Across the entries below, tally every line that holds the string "news" and reply with the number only.

Source texts of formatted documents:
####################
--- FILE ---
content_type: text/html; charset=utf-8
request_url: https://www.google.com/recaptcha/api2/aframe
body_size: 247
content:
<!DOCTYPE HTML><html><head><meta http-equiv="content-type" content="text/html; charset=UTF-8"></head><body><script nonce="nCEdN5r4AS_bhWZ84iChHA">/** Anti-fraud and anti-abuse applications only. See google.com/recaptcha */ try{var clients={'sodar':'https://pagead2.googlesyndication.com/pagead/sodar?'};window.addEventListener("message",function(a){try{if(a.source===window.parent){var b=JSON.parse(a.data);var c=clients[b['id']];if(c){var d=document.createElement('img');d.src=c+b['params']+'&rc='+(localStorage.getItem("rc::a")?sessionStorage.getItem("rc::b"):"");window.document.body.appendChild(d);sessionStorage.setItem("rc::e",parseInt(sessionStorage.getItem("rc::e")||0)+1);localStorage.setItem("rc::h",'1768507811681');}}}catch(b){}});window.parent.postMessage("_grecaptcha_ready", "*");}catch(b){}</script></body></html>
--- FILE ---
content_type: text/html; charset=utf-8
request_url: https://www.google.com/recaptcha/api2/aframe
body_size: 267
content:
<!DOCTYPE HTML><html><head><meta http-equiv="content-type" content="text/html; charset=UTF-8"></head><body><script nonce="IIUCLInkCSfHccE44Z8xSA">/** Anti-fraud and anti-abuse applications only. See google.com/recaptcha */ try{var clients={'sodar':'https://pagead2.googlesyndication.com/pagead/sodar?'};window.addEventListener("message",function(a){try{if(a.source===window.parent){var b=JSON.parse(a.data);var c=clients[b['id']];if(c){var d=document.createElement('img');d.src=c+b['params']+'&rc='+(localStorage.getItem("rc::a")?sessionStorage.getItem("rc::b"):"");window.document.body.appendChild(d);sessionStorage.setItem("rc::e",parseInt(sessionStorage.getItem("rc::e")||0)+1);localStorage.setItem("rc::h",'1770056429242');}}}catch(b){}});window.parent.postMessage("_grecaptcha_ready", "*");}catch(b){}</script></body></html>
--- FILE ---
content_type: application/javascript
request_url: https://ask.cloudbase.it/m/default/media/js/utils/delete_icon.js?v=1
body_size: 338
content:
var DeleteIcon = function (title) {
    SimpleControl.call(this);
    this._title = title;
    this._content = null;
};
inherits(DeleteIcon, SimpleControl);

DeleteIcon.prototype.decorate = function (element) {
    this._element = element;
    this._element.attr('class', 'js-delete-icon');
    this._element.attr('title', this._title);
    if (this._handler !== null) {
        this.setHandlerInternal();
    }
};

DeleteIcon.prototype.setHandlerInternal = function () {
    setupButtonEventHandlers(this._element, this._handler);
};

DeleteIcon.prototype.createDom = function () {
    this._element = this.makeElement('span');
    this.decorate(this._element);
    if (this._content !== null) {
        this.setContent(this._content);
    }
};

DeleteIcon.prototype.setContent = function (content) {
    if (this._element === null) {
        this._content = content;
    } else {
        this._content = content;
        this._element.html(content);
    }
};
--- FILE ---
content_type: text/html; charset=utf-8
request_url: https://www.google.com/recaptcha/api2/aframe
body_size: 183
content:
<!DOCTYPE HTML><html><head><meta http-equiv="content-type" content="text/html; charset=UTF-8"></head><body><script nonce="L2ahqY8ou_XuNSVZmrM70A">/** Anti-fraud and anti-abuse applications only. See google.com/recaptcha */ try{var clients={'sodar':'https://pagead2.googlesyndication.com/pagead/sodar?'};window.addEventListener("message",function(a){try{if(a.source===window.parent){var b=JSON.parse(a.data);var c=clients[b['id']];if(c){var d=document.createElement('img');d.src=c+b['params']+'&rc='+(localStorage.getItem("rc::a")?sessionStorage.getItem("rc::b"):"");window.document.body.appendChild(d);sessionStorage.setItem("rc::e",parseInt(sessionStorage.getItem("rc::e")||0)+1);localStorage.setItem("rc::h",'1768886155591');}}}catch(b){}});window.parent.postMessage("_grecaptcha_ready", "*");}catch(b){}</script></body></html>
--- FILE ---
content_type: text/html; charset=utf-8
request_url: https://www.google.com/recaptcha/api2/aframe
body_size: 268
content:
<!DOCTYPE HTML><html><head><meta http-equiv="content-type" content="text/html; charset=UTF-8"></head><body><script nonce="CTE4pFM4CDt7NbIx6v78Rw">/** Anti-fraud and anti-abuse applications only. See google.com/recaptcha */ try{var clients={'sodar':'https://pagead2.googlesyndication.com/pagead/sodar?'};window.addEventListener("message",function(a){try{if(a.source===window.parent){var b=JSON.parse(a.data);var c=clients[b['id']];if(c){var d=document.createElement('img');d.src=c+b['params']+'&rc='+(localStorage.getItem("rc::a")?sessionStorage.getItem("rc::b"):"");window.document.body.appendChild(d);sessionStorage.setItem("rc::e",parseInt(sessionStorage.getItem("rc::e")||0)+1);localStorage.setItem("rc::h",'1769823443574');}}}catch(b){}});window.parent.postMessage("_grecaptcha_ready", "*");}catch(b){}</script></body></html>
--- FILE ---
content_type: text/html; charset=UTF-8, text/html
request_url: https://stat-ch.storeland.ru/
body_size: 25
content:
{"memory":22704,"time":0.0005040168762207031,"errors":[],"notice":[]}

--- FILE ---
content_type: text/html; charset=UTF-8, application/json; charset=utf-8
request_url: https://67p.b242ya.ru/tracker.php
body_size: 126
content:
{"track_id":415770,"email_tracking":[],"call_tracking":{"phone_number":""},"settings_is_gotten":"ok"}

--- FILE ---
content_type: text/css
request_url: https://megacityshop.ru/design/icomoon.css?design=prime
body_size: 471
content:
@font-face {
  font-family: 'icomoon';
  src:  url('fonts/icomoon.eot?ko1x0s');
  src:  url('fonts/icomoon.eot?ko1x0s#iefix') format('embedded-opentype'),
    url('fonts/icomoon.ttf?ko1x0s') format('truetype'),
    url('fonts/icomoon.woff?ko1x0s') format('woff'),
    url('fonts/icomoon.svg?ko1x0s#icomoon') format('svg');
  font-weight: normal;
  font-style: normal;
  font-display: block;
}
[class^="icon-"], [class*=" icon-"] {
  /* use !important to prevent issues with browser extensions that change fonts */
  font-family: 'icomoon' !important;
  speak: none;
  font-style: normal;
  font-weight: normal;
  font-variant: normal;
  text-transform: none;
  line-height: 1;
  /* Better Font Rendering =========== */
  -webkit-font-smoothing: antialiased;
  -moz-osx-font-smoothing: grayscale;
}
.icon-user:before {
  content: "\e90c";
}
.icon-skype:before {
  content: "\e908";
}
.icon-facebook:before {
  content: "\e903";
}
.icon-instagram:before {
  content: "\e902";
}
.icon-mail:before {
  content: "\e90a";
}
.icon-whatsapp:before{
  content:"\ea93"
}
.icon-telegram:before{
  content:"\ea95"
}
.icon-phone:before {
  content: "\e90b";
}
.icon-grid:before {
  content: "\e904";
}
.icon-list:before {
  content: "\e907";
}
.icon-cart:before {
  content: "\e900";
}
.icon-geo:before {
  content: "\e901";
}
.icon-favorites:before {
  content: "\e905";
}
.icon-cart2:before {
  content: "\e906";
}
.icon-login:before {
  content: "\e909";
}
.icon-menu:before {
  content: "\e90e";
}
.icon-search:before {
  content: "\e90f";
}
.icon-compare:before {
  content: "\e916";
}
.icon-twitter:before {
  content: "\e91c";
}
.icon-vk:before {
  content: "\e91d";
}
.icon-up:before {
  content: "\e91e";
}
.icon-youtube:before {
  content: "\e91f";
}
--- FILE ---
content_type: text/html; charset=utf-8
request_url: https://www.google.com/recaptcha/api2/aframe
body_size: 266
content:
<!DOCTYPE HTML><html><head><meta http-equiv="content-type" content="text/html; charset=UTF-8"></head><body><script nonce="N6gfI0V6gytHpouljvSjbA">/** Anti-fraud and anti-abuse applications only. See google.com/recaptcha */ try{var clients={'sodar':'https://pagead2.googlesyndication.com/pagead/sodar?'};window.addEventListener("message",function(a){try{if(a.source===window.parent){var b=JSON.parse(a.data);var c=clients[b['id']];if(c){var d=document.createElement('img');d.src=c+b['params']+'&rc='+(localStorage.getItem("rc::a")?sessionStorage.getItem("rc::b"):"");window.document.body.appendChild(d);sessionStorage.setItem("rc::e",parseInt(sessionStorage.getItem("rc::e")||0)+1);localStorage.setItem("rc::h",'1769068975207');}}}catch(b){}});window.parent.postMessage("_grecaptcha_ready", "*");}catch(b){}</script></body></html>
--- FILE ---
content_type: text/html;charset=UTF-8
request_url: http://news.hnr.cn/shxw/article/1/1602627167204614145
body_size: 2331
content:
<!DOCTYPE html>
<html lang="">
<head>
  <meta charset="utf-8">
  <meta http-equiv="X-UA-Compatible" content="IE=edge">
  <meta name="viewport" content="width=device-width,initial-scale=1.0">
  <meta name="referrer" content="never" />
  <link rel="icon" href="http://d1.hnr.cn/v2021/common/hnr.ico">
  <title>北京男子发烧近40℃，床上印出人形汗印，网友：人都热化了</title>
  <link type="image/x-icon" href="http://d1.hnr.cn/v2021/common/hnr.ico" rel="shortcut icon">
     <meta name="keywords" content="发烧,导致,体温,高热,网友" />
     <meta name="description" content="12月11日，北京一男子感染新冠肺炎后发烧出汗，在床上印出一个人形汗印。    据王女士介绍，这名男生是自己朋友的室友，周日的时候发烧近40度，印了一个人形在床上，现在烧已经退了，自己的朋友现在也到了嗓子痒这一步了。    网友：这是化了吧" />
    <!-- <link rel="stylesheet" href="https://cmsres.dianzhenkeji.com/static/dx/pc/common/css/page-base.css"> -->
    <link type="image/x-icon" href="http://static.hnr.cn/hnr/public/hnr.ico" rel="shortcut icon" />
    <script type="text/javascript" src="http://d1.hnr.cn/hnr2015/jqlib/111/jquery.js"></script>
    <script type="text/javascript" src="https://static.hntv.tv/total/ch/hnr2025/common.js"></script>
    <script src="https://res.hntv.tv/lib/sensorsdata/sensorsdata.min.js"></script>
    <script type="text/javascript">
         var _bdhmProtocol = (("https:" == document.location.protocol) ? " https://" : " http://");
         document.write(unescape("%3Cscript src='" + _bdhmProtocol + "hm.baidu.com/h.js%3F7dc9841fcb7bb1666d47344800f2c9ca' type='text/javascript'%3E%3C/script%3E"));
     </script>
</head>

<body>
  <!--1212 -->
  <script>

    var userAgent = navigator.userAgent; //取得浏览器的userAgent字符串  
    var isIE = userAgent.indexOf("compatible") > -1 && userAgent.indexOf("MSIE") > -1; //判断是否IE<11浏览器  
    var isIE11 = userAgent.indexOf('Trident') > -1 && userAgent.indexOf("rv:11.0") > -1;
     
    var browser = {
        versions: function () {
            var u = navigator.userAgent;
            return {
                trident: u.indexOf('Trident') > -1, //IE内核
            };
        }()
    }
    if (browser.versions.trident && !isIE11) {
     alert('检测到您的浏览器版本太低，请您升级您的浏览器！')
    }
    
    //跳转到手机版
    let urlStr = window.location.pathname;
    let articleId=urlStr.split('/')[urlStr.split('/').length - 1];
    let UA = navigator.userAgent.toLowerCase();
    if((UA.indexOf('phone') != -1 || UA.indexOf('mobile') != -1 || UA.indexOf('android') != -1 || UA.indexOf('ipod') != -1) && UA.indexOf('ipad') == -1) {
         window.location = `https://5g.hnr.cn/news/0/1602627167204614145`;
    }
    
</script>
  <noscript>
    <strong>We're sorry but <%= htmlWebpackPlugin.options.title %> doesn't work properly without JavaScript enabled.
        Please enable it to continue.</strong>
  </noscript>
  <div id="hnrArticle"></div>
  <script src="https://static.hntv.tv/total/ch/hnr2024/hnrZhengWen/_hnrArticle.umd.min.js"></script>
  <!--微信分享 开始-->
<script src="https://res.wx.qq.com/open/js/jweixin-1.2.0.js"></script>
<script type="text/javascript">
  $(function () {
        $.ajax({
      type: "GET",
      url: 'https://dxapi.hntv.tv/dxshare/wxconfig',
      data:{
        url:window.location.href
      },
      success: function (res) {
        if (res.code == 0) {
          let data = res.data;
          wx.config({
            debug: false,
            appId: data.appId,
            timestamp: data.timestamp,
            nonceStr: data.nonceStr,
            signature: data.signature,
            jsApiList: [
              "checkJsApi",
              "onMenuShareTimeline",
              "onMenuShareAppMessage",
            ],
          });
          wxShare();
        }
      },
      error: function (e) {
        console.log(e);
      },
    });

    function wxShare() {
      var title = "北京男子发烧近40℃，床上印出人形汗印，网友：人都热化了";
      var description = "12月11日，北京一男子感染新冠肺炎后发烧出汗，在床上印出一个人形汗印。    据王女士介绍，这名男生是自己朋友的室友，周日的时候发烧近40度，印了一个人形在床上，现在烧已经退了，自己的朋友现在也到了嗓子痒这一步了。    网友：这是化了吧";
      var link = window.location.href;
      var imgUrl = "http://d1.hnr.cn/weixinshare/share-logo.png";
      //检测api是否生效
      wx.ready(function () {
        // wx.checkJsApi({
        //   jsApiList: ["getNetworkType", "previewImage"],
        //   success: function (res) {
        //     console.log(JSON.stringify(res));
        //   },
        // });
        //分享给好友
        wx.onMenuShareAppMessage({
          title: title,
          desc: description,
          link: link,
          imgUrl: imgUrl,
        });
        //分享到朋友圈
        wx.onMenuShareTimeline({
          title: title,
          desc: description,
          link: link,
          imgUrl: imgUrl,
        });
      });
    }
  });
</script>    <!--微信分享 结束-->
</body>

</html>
####################
• Output for this exercise:
2